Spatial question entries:
==*==

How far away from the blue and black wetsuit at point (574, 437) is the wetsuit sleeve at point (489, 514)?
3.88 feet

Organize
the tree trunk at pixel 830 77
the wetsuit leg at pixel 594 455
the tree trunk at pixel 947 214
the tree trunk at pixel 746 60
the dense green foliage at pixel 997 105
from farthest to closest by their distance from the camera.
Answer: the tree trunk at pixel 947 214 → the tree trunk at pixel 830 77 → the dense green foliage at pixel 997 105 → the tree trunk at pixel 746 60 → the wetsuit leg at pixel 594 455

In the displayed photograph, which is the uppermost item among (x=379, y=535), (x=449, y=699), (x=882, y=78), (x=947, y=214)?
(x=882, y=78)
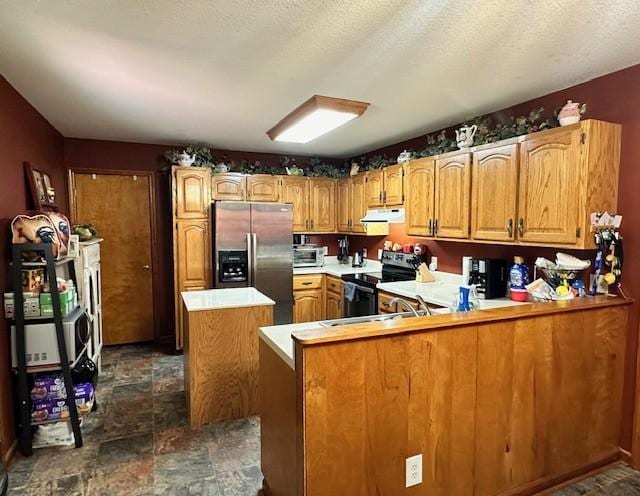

==*==

■ EXERCISE DESCRIPTION ■
Filter the lines above, keeping only those that contain the string "dense", and copy each kept line unchanged.

■ EXERCISE RESPONSE ■
the dense green foliage at pixel 997 105
Answer: the tree trunk at pixel 947 214 → the tree trunk at pixel 830 77 → the dense green foliage at pixel 997 105 → the tree trunk at pixel 746 60 → the wetsuit leg at pixel 594 455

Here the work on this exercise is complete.